BLACK WIDOW #1
Written by Chris Samnee, Mark Waid
Art by Chris Samnee, Matthew Wilson, Joe Caramagna
Published by Marvel Comics
Release Date: March 2, 2016
“KRAK,” “FAK,” and “WHUMP” – a trio of sound effects collaboratively crafted by artist/writer Chris Samnee and letterer Joe Caramagna opens up Black Widow #1 and sets the stage for a world of hurt. The premise might be familiar – Black Widow is on the run from S.H.I.E.L.D. – a plot we’ve seen, read, or fever-dreamed a few times over. From the first panel of an office setting thrown into chaos, Samnee and Caramagna, with writer Mark Waid and colorist Matthew Wilson take the readers by the hand and promise excitement, adventure, mystery, and fun.
By the end of Black Widow #1, readers are sure to be gasping for breath, as the creative quartet who crafted the adventures of Matt Murdock through September 2015 give readers everything we could want and more.
This isn’t Natasha Romanoff’s first rodeo, and as S.H.I.E.L.D. puts their sights on the Widow, we all realize she’s slipped the sights and disarmed the weaponry. Widow goes on a five-page tear through S.H.I.E.L.D., even matching up against Emily Preston along the way. The dialog is to be expected for such a scene, but the scene is far beyond expectations.
If we were to judge Chris Samnee’s debut as a writer for Marvel Comics, we would have two words of dialog from the main character to base the judgment on. Except for the fact that this is Chris Samnee, who can use 80% fewer lines in his drawings than most other artists to tell the same story and do so in a more dynamic manner. And you know what they say about words and pictures. Samnee is a master of economy for both. Yes, Samnee is collaborating with Waid, but the text page at the end of Black Widow #1 makes it quite clear the two are collaborating.

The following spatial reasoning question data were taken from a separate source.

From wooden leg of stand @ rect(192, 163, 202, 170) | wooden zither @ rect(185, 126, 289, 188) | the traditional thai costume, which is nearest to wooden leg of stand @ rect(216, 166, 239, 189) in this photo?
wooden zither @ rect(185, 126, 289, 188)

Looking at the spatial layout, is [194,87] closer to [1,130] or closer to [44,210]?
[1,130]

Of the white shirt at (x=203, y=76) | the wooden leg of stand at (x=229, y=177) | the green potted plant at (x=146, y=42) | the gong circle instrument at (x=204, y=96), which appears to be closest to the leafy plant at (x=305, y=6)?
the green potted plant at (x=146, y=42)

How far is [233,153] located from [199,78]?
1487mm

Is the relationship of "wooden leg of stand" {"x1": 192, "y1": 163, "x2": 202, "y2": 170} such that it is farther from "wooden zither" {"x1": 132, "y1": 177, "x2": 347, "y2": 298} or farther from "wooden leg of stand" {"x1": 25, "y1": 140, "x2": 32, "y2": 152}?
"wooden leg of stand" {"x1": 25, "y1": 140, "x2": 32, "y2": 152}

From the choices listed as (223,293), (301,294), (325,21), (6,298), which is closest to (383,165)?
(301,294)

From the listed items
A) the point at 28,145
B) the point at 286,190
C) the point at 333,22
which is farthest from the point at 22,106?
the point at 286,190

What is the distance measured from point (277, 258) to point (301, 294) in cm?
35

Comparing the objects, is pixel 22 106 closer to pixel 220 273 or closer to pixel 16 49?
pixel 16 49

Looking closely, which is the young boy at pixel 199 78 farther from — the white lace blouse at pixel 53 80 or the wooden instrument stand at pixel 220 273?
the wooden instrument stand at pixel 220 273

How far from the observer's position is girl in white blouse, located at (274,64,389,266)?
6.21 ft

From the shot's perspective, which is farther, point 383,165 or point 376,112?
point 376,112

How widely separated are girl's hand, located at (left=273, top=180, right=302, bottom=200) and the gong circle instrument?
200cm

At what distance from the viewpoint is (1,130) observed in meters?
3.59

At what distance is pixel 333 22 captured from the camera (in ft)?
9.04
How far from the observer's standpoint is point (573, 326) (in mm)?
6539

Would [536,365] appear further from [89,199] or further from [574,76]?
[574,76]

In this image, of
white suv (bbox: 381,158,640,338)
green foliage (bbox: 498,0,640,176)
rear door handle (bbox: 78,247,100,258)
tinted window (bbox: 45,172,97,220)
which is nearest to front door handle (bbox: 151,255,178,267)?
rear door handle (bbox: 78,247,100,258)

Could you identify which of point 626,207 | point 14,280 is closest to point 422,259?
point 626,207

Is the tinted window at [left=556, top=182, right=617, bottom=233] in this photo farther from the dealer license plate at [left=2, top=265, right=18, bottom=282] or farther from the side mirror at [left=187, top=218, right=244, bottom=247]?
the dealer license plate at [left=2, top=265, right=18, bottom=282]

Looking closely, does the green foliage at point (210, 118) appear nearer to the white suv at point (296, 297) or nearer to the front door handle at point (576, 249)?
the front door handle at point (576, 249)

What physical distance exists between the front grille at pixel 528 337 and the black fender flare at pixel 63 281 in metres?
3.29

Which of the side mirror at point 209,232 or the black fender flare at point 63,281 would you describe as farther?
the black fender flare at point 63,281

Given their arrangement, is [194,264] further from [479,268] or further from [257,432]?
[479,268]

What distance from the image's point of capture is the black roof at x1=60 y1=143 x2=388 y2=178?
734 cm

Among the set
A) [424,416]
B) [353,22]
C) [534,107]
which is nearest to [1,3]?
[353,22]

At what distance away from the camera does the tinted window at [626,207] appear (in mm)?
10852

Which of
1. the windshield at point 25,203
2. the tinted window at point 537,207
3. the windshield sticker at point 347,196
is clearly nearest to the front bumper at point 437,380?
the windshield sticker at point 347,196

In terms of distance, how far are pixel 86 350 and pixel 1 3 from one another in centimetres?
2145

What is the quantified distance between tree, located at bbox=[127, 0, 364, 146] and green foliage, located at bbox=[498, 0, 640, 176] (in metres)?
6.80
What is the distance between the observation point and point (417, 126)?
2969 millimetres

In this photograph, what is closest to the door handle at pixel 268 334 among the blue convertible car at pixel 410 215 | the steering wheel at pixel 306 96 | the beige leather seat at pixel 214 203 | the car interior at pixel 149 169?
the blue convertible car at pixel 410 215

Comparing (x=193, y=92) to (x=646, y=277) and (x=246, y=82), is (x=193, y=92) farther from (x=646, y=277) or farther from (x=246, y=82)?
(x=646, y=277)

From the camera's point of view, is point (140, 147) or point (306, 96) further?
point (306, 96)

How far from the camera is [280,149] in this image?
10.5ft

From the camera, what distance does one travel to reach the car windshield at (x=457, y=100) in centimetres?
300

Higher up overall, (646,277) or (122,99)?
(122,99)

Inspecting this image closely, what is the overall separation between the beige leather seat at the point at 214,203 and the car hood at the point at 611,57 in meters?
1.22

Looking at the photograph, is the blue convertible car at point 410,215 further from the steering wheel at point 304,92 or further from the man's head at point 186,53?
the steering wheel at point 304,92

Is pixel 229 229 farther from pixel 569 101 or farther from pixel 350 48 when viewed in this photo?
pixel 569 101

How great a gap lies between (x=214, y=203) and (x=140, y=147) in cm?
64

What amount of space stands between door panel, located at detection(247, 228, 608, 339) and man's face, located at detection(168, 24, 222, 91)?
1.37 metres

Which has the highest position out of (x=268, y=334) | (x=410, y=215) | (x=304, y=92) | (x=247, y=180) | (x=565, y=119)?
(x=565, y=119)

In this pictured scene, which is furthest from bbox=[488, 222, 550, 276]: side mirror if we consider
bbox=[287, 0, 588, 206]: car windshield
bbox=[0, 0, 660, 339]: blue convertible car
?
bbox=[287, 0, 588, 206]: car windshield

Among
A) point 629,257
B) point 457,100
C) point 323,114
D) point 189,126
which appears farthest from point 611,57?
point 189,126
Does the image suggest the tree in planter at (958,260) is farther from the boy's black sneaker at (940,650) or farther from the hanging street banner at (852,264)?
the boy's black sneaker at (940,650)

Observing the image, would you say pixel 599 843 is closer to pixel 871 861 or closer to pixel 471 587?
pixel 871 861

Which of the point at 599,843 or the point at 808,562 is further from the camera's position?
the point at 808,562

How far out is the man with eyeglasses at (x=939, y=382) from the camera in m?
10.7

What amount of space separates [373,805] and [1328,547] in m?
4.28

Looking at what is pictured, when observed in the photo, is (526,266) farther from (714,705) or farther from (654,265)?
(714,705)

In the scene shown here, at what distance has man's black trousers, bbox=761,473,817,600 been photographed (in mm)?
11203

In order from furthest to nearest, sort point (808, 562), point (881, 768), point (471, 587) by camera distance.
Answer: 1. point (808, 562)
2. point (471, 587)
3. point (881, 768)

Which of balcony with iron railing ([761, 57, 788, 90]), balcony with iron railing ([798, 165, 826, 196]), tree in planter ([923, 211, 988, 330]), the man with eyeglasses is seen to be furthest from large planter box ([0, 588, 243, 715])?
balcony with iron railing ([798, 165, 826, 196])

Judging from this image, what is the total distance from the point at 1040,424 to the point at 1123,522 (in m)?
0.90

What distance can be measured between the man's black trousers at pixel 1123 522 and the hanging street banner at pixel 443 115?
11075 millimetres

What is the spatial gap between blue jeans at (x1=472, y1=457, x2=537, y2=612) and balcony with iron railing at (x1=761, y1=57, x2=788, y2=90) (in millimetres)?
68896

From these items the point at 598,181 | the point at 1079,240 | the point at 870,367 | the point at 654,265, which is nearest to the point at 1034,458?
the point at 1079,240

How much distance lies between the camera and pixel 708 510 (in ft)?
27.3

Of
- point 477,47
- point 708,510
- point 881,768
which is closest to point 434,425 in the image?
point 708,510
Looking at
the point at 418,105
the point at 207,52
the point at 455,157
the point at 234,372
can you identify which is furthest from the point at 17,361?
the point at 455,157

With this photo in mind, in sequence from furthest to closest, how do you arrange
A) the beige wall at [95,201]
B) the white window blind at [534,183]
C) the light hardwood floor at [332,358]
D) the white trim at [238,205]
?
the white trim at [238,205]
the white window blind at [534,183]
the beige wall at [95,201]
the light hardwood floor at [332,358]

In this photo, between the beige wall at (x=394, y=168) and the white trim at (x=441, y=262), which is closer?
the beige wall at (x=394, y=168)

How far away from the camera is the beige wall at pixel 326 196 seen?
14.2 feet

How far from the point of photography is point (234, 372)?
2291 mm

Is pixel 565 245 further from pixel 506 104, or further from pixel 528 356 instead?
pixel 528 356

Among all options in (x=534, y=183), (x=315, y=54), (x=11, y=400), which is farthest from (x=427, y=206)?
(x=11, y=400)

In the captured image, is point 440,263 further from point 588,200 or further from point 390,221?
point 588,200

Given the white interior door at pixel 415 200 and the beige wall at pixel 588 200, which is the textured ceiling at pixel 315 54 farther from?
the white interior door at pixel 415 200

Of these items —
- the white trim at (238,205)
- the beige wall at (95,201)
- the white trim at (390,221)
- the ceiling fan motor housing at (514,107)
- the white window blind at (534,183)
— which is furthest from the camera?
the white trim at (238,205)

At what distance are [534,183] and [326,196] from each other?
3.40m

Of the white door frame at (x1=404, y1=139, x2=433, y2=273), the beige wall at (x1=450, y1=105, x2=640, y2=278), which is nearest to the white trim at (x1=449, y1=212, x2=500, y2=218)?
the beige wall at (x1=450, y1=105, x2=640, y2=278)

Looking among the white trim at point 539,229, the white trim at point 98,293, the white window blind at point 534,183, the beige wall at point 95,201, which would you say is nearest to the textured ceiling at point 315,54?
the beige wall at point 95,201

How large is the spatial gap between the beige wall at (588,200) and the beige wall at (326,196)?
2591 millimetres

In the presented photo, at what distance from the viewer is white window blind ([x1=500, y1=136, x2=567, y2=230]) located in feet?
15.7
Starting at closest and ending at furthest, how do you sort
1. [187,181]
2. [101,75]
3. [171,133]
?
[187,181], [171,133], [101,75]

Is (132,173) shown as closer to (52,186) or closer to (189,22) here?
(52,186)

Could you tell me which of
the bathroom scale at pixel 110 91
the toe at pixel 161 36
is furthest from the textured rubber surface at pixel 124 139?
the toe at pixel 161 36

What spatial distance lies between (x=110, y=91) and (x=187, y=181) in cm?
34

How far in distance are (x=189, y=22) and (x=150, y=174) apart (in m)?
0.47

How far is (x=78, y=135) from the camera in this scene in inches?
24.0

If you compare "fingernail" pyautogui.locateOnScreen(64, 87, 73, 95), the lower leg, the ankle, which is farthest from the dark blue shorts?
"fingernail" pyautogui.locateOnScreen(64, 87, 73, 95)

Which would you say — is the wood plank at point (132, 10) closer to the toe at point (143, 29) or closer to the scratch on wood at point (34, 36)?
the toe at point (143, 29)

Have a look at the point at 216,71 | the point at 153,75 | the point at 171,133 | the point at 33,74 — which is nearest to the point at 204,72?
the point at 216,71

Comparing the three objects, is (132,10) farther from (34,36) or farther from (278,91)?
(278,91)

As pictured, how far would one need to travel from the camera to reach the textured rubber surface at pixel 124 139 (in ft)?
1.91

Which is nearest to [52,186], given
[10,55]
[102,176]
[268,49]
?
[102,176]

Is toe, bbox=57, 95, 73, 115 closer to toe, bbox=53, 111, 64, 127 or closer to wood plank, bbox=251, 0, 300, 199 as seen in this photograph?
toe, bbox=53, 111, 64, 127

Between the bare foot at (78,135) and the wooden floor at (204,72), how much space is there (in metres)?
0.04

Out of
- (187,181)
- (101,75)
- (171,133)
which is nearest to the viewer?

This issue moves from start to finish with the power of visual storytelling, the absence of caption boxes and the promise of more thrills to come. With a scaled down set of tools, however, and absolutely no first-person narrative, Waid, Samnee, Wilson, and Caramagna assure readers this is Natasha Romanoff from the movies, or the comics, or readers’ wildest dreams. This is everything the mythical Black Widow movie should have in the pre-credits scene and more. Natasha shows the readers who she is and what she’s capable of, simultaneously warning the reader away, but also urging them closer. We can trust Natasha after all, right?
And therein lies the mystery central to Black Widow #1. Waid and Samnee have put Black Widow on the run and allowed her to be dangerous. She’s desperate to escape, but not desperate to survive. She has this all under control and she’s totally in control. And, as readers, we have the right to be thrilled and anxious, relieved and excited.
Samnee and Wilson are just as in control when it comes to the art. The duo has seemingly worked together more frequently than not, from Thor: The Mighty Avenger to The Adventures of Superman to Daredevil and now on to Black Widow #1. Their collaboration has given both artists ample latitude to experiment, to push and encourage one another and themselves. Black Widow #1 uses a completely different palette, descendant of Daredevil, sure, but more ethereal. The yellow hues that permeate the issue give the story anxious underpinnings, but they also accentuate the energy of the situation, giving the visuals a fever-dream quality while also serving as a welcoming canvas to the explosive, violently vibrant red that Wilson measures into the story.
Caramagna is just as integral to the visual attitude of Black Widow #1, as he lets Samnee punctuate frames with hand-drawn organic effects and mutterings, but also leverages the more impactful effects when the time is right. The letterer’s choice of redacting swear words amplifies the core mystery of this comic, but also reminds readers to have fun with this read. Caramagna engages our imagination throughout this adventure as much as Waid, Samnee, and Wilson do.
And Samnee, well, he’s still Chris Samnee, and we are damn lucky to have him working in comics. His art is understated and powerful, his storytelling is sublime, and his characters are as alive as any drawings can possibly be. Credited as a co-writer, Samnee is clearly invested in this story and Natasha Romanoff’s predicament, and it shows through brilliantly in his art. A master of less is more, Samnee seizes a couple opportunities in the story to tinker with cross-hatching and to make some drawings much more impactful. Shadow, cross-hatching, and line are as much tools in Samnee’s arsenal as his pencil, pen, and eraser (even if those pieces are digital). All of this makes Black Widow #1 a mesmerizing read, one I’ll be back into by the end of the work week. At least twice more.
All-New, All-Different Marvel has had some pretty sweet successes, and this is definitely another one on that count. Waid, Samnee, Wilson, and Caramagna are the best of the best at what they do, and, in the case of Black Widow #1, what they do is make gorgeous, thrilling, enjoyable comics.